Доктор Д. была хрупкой женщиной за сорок, говорила с явным иностранным акцентом. Каждый раз, когда мы встречались, я минут десять описывал свои симптомы. Иногда мы обсуждали новые варианты лечения, но обычно разговор быстро переходил к вопросам, по всей видимости, не имевшим отношения к моему «заболеванию». Доктору Д., казалось, нравилось слушать о моей работе, семье, недавнем отпуске или новом писательском замысле.
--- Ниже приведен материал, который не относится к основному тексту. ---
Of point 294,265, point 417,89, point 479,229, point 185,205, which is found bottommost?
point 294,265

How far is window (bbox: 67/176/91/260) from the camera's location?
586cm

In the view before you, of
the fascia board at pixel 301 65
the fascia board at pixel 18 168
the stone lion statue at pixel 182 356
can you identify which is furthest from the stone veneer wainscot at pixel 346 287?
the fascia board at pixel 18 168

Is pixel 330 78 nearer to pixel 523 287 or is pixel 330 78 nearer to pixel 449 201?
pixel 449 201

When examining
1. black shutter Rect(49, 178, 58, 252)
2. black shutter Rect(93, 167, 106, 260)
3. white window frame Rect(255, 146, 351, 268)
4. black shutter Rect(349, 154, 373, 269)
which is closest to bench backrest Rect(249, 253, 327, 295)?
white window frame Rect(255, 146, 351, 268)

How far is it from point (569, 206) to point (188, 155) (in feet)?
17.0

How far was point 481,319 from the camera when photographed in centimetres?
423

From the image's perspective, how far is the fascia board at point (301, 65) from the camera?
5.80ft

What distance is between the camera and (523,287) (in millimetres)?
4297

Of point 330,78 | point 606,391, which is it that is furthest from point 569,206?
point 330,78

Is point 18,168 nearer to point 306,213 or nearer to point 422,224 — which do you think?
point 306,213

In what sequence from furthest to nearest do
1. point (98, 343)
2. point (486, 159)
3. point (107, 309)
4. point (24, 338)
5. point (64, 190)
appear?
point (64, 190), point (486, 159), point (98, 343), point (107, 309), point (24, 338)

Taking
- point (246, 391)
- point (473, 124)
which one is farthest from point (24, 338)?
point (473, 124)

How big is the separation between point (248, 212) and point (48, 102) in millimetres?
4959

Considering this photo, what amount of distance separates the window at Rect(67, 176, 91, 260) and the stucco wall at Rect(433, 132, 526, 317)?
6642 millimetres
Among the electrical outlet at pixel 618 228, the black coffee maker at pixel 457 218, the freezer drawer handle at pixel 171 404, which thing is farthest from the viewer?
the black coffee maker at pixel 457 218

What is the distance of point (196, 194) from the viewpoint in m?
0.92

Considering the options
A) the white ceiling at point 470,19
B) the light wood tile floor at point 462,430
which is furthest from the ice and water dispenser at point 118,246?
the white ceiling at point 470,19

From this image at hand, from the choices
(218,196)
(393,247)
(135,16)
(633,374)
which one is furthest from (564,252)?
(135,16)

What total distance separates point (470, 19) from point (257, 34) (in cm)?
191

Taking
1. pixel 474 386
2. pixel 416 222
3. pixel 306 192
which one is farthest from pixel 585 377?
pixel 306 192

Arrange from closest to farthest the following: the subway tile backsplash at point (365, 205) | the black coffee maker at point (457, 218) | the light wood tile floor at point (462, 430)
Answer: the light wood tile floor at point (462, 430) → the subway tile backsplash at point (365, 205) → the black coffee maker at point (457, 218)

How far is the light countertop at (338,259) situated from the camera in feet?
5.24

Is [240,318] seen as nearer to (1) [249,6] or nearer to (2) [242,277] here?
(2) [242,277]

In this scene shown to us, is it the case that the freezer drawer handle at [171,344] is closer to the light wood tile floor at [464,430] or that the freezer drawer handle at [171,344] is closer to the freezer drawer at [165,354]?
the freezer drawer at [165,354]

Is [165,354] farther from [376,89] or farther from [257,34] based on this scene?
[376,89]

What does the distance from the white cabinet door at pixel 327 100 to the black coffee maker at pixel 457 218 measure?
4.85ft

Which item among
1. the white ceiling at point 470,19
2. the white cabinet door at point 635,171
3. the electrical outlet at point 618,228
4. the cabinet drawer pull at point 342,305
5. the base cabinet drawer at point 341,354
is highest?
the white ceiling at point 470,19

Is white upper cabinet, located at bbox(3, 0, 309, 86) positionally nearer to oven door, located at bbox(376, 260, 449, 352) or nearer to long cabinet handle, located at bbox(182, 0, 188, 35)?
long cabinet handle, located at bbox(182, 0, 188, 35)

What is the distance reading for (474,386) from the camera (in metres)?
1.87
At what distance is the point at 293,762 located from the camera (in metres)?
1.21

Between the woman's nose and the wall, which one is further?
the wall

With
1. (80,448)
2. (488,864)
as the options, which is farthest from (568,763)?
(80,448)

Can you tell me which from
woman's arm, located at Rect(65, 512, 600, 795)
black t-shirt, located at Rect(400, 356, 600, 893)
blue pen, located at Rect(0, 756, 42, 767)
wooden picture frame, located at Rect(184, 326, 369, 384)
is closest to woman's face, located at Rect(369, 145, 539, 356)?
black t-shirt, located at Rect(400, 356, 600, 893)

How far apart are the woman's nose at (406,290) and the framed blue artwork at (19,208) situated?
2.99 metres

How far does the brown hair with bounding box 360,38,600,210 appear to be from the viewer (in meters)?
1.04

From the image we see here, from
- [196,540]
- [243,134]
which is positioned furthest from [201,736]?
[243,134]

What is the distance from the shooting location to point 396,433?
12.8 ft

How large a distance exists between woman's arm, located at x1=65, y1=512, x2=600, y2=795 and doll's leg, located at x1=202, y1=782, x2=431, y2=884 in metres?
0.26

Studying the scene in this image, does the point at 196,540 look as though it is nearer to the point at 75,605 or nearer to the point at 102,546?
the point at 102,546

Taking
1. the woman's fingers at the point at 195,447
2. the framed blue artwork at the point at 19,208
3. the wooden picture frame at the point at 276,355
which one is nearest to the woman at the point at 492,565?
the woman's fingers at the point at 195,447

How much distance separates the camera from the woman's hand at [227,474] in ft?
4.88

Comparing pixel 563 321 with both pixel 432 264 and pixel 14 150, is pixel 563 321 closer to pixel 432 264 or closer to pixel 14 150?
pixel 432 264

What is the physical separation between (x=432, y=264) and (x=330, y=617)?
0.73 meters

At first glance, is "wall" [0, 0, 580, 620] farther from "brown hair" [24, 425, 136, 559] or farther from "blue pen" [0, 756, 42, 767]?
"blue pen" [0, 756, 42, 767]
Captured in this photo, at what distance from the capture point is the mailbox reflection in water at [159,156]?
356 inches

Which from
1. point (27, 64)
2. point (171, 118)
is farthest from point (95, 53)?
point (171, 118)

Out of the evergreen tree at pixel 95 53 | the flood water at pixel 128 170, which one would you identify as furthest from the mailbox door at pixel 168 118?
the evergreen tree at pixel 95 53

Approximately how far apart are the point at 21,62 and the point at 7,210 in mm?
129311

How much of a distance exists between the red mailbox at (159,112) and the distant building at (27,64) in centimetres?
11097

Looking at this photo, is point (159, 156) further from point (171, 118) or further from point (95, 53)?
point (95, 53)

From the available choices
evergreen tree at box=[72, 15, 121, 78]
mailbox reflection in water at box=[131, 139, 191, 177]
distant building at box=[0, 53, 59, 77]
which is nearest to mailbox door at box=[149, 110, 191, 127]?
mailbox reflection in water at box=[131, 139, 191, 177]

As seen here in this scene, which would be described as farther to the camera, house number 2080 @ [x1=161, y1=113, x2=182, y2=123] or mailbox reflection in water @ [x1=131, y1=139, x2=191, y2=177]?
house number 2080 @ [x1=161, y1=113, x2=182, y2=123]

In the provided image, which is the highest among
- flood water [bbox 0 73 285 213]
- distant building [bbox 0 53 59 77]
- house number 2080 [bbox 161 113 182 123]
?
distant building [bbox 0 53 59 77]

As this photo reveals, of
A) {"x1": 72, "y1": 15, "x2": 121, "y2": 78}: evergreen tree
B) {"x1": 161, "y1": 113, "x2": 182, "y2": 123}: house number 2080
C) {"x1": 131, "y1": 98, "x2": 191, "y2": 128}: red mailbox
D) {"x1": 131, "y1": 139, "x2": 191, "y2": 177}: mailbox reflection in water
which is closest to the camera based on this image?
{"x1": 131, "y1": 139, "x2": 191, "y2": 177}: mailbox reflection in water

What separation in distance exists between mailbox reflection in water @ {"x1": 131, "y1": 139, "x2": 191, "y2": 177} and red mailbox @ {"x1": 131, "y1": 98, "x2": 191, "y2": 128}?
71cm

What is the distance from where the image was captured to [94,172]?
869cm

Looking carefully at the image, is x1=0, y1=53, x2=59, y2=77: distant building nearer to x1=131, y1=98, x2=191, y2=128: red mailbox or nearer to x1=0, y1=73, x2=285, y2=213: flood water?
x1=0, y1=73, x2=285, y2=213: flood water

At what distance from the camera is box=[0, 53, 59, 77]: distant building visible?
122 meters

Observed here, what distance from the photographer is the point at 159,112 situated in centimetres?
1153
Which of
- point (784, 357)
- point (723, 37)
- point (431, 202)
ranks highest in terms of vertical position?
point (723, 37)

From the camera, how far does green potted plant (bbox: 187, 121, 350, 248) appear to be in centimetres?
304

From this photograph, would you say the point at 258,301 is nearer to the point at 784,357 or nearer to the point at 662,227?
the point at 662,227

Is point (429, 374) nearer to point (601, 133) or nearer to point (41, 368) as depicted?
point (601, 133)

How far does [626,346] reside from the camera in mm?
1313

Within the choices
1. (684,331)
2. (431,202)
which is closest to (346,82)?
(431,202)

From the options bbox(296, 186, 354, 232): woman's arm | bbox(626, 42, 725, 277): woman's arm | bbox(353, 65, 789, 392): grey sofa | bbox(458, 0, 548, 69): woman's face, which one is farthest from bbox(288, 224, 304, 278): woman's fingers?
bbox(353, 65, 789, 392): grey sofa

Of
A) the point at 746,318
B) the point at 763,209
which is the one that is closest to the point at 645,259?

По-видимому, суть этой не относившейся к делу болтовни о моей жизни состояла в том, что она как бы заслуживала право говорить о достоинствах своих двух дочерей. Часто после этих сеансов я уходил с мыслью о совершенно впустую потерянном времени, если, конечно, в нашем разговоре не было какого-то терапевтического подтекста, который я не оценил должным образом.
Если бы доктор Д. ограничивалась только разговорами о своих детях, она принесла бы мне больше пользы. Но однажды она захотела, чтобы я попробовал новое средство от бессонницы. Она предложила мне принимать препарат под названием Клонопин. Как и подобает послушному пациенту из тех, в ком не чают души доктора, я задал несколько вопросов. Отвечая на них, доктор Д. ни разу не обмолвилась о том, что этот класс препаратов, так называемые бензодиазепины (Клонопин, Ксанакс, Валиум и Ативан), может вызывать привыкание. В ее оправдание скажу, что она могла в то время и не знать о трудностях отвыкания от этого препарата после длительного приема. В вышедшей в 2006 году книге [18] D. Karp, 2006, op. cit.
я описал, как тщетно пытался слезть с Клонопина около 15 лет назад. И сегодня вечером я приму те же таблетки, которые принимал годами, не потому, что они работают, а потому что я подсел. Предположение, что моя хроническая тревожность может быть отчасти результатом дневного синдрома отмены Клонопина, вызывает у меня гнев. И хотя я, конечно, не думаю, что доктор Д. вредила мне намеренно, но она невольно нарушила клятву Гиппократа.